Issue #158 - Improving Neural Machine Translation by Bidirectional Training
Introduction
When learning a foreign language, it may be useful for humans to have examples both from their native language into the foreign one and from the foreign language into their native one. However, this type of information is not used by current neural machine translation (MT) training pipelines. Today we take a look at a paper from Ding et al. (2021) that uses bidirectional training data to initialize a unidirectional neural MT engine.
Approach
The bidirectional training corpus is obtained by swapping the source and target sentences of a parallel corpus, and appending the swapped data to the original. In order to capture cross-lingual properties, the training is first performed with the bidirectional data for a third of the total steps. Then, to ensure that the model is correctly trained in the required direction, the training is continued for the rest of the steps on the unidirectional corpus.

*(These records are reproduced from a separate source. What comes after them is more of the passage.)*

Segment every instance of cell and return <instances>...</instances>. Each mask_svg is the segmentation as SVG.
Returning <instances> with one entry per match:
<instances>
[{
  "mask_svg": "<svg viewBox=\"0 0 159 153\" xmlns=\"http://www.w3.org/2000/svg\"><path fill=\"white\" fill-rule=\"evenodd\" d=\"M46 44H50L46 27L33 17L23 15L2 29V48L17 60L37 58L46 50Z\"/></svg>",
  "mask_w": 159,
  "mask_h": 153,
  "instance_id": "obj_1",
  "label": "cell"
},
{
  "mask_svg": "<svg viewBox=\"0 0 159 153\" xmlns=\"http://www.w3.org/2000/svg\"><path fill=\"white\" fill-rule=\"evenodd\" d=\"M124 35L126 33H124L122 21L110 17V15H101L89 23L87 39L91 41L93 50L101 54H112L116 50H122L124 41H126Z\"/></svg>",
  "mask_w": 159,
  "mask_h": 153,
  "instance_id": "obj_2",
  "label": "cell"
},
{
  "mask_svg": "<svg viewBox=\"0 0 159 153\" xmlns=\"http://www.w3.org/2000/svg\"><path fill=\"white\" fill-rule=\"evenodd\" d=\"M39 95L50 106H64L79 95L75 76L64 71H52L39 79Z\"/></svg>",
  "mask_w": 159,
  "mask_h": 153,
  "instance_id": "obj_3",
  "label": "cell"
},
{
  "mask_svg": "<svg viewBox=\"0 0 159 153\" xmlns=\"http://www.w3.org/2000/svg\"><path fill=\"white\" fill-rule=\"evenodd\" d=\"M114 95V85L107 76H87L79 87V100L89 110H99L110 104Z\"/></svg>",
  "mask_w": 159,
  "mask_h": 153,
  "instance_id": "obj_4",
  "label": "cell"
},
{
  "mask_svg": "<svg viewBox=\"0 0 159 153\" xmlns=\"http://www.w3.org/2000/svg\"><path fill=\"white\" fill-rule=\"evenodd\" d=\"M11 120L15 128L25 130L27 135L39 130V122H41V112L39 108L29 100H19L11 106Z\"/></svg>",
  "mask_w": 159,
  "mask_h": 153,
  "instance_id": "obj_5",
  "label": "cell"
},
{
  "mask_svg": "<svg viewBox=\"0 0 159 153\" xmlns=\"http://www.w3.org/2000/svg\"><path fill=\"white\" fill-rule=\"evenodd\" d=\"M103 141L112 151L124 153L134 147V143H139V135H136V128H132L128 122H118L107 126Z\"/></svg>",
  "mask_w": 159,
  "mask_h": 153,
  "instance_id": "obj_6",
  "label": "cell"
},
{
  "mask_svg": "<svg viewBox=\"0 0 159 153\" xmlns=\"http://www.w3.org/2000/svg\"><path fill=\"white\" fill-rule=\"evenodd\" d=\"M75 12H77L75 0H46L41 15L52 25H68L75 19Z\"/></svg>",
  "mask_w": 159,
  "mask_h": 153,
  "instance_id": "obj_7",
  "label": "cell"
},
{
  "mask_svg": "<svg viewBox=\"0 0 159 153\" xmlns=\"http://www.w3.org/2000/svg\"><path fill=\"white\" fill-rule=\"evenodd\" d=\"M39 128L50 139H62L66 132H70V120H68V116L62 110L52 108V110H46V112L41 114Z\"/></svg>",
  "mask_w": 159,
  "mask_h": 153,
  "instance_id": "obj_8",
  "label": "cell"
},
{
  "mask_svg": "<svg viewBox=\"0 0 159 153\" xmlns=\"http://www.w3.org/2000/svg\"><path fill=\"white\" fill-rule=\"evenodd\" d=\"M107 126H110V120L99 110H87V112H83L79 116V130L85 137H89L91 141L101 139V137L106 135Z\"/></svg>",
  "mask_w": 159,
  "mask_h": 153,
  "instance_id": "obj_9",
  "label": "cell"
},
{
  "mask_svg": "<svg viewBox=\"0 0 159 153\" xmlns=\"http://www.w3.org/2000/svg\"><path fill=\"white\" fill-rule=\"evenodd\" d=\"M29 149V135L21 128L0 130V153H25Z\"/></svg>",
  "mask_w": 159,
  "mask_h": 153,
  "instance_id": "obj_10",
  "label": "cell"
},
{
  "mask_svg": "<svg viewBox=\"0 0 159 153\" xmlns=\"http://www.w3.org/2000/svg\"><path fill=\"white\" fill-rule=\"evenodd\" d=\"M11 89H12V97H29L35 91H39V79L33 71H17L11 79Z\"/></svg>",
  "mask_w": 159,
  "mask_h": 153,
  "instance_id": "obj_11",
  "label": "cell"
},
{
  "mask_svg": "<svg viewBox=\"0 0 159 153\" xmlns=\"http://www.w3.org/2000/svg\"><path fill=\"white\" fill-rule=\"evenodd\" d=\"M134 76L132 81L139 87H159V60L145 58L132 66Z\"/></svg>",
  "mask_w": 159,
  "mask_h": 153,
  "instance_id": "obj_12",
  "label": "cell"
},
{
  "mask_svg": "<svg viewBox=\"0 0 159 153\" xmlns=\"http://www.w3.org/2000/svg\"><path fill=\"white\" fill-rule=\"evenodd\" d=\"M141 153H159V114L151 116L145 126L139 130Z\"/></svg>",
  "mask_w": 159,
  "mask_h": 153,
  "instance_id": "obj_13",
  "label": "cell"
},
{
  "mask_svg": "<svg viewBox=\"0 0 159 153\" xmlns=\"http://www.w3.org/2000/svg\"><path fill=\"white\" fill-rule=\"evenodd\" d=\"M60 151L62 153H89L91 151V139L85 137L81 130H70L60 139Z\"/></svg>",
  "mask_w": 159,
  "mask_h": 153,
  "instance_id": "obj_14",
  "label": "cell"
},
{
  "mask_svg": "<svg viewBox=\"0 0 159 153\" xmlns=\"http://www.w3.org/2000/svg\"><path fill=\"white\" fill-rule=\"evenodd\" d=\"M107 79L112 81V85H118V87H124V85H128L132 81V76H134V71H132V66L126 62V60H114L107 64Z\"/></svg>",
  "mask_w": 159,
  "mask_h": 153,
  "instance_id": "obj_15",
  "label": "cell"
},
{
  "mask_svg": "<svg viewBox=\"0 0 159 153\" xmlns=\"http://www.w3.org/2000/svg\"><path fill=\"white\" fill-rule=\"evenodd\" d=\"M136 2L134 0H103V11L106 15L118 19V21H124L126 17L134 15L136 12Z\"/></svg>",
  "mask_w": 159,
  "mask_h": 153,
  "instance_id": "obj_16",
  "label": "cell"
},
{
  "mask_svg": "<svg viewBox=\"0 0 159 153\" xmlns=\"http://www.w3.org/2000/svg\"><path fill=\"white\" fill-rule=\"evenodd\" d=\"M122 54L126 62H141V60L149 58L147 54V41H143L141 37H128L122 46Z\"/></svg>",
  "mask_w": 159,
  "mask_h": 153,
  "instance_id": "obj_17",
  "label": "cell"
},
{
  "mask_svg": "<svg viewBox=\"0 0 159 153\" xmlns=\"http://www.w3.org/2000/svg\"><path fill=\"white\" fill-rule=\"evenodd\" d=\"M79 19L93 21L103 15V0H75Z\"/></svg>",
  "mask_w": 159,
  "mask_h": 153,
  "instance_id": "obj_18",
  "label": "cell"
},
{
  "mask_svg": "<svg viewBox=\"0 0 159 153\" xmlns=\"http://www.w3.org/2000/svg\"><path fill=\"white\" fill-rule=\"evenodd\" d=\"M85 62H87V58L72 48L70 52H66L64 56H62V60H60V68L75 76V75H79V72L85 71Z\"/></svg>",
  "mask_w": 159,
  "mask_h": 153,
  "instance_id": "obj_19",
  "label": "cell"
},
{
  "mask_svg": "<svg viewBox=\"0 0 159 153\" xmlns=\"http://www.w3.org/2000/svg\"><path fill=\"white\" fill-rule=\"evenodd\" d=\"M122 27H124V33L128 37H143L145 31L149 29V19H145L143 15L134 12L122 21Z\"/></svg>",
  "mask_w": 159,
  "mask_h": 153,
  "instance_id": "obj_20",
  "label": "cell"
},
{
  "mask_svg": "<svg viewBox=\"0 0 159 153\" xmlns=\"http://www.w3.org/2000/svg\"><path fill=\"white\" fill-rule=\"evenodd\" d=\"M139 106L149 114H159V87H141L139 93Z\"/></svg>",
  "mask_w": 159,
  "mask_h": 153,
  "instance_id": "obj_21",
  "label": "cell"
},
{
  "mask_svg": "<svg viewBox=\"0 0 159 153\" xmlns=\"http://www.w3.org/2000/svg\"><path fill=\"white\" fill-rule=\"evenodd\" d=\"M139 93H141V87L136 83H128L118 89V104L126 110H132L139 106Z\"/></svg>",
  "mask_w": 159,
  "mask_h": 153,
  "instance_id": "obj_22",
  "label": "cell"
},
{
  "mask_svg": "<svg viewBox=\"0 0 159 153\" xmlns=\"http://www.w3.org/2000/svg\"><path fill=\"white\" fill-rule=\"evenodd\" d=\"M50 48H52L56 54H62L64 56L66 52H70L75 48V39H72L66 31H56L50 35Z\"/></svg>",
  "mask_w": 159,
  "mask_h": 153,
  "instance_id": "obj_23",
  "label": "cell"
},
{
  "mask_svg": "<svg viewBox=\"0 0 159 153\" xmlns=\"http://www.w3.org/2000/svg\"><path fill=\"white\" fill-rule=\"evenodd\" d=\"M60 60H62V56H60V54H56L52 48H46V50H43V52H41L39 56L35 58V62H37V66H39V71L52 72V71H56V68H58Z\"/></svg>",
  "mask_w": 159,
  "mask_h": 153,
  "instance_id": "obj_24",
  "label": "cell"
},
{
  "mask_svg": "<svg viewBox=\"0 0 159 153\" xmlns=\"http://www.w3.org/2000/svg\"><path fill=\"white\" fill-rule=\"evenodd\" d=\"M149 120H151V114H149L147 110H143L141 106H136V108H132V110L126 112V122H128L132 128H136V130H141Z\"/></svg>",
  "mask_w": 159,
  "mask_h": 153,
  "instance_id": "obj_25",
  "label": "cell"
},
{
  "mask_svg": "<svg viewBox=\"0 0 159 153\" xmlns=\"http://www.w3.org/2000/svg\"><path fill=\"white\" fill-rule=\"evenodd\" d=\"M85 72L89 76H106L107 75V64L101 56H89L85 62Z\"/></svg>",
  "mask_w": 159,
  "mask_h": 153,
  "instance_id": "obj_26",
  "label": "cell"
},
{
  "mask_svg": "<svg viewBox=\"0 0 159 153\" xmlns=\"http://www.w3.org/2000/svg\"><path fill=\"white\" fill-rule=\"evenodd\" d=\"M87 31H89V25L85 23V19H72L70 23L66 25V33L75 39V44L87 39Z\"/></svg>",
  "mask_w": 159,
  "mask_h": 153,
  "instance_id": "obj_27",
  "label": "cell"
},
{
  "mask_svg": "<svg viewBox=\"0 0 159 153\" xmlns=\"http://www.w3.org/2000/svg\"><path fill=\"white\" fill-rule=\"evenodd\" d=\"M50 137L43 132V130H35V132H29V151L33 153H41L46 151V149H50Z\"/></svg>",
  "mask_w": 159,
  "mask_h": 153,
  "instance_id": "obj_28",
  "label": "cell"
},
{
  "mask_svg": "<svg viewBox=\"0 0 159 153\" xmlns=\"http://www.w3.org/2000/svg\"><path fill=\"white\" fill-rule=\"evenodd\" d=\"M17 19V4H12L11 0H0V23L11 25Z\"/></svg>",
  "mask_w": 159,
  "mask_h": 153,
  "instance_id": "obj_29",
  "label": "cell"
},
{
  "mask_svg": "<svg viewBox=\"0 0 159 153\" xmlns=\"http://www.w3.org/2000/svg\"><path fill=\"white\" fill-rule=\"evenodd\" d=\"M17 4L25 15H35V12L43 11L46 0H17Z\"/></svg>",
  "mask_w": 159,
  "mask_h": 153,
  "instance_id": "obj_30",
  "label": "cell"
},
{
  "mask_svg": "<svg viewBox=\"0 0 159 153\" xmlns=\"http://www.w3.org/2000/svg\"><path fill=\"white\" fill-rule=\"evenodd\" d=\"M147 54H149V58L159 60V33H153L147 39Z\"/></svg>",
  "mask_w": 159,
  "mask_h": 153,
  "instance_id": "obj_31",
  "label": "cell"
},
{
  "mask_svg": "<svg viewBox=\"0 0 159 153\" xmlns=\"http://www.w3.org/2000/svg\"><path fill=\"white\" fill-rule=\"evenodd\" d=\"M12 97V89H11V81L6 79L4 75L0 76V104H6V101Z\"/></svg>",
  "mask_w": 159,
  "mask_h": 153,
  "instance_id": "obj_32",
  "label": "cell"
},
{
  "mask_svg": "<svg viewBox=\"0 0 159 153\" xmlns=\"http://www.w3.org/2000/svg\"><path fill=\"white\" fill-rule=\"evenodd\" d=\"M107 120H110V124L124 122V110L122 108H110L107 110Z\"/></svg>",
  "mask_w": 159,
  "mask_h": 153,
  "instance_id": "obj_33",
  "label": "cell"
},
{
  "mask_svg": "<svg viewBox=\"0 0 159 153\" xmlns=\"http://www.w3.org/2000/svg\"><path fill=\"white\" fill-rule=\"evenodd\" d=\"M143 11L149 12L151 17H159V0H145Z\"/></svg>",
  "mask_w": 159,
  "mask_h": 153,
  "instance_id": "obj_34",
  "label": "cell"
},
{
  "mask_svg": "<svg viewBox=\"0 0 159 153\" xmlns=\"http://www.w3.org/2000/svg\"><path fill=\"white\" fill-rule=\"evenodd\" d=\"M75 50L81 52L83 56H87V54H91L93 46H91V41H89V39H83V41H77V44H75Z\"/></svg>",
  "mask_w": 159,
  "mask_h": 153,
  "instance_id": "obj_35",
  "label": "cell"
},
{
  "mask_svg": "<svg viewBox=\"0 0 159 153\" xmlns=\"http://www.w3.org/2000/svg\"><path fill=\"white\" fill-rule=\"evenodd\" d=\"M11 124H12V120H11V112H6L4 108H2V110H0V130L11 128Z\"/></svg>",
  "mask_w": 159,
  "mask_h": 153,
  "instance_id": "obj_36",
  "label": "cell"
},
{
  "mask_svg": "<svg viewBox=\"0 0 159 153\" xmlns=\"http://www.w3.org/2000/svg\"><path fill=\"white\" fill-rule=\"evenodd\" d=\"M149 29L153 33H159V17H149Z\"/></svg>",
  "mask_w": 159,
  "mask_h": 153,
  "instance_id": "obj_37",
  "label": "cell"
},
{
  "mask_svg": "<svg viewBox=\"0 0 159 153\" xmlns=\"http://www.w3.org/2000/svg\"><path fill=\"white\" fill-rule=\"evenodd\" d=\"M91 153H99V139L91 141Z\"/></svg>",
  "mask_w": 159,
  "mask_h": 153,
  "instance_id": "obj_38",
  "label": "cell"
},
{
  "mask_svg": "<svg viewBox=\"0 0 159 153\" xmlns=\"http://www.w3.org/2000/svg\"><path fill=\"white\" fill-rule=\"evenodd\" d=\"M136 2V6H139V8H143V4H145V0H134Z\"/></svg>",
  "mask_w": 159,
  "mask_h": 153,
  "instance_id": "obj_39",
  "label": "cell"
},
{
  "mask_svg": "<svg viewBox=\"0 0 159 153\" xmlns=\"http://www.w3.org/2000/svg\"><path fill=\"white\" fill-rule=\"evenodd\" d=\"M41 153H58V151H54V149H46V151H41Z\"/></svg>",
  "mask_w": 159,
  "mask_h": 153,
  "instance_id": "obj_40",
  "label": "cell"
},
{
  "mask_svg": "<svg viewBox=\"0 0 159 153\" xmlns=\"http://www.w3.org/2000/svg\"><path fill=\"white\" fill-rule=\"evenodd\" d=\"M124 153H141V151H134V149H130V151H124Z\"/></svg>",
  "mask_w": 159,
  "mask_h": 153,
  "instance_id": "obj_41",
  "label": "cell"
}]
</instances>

This approach is named by the authors as Bidirectional training (BiT).
Experiments
The impact of the proposed approach on neural MT quality is assessed on five translation datasets from IWSLT and WMT shared tasks, ranging from 140,000 to 28 million segments. The experiments are performed in both directions: English<>Spanish, English<>Romanian, English<>Swedish, and English<>German (with 4.5 and 28 million examples). Experiments are also performed on more distant language pairs: English<>Chinese (WMT17, 20 million segments) and Japanese>English (WAT17, 2 million segments). Finally, BiT is evaluated on very low-resourced settings (WMT19 English-Gujurati).
The baseline model is a Transformer Big model, or Transformer Base for WMT German-English with 4.5 million segments and English-Romanian engines.
Results
The pretraining for the first third of the total steps on the bidirectional corpus yields an improvement in BLEU score in all data sets and all translation directions, of 1.1 points on average. This improvement is significant with a p-value < 0.001 in 7 cases, and with a p-value < 0.005 in the other 3 cases. Unfortunately, only an evaluation based on BLEU score is performed.
Interestingly, the bidirectional corpus pre-training can be used for both translation directions. For example, the model obtained by training on the bidirectional corpus for the German → English direction can also be used to tune the reverse direction (English → German).
Results on more distant language pairs, such as Chinese-English or Japanese-English, also show a BLEU score improvement in all cases. The average improvement is 0.9 BLEU.
Positive results are also obtained on the low-resourced setting, with the English-Gujurati language pair. Although back-translation is not able to achieve any improvement over the baseline in this setting, BiT does. Furthermore, back-translation achieves improvement over the baseline+BiT model.
The bidirectional training approach is also combined with other popular data manipulation approaches, namely back-translation, knowledge distillation and data diversification (data diversification consists of applying back-translation and knowledge distillation on the parallel corpus). Combined with these approaches, bidirectional training still yields BLEU score improvements.
Finally, the authors claim that bidirectional training also improves word alignment, which is extracted from the attention layers. Thanks to bidirectional training, the precision is improved by 3.4% and the recall by 2.2%. The intuition behind this is that bidirectional training encourages self-attention to learn bilingual agreement.
In summary
Ding et al. (2021) propose a very simple approach in which a neural MT model is pretrained on a bidirectional corpus, and the training is continued on the unidirectional corpus. The bidirectional corpus consists of, on one side, the source segment to which the target segment is appended; on the other side, the target segment to which the source segment is appended. This approach achieves consistent and significant BLEU score improvements in a variety of language pairs and settings, including low and high-resourced pairs and combinations with backtranslation and/or knowledge distillation. Furthermore, word alignment is also improved.